Selon M. Limaye, cette tendance a rendu difficile pour les médecins, les scientifiques et les autorités sanitaires de présenter des arguments factuels en faveur de la vaccination contre le COVID-19, du port de masques, de la distanciation sociale et d'autres mesures de lutte contre le virus.
En tant que scientifique, il est très difficile d'entendre les gens dire "Eh bien, ce n'est pas vrai" lorsque nous disons quelque chose de très basique sur lequel nous sommes tous d'accord, comme par exemple que l'herbe est verte, dit-elle. Pour être honnête, je crains que beaucoup de scientifiques n'abandonnent la science parce qu'ils sont épuisés.
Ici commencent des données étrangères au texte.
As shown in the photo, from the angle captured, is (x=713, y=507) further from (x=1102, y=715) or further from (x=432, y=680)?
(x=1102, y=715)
Qu'est-ce qui motive cette tendance ?
Alors, qu'est-ce qui se cache derrière l'adoption de faits alternatifs, comme l'a dit si effrontément l'ancienne conseillère de la Maison Blanche Kellyanne Conway en 2017, en défendant les fausses affirmations de la Maison Blanche selon lesquelles la foule de l'inauguration de Trumps était la plus grande de tous les temps ?
Scheffer et ses collègues ont identifié une poignée d'éléments qui ont encouragé l'adoption de faussetés au détriment des faits ces dernières années.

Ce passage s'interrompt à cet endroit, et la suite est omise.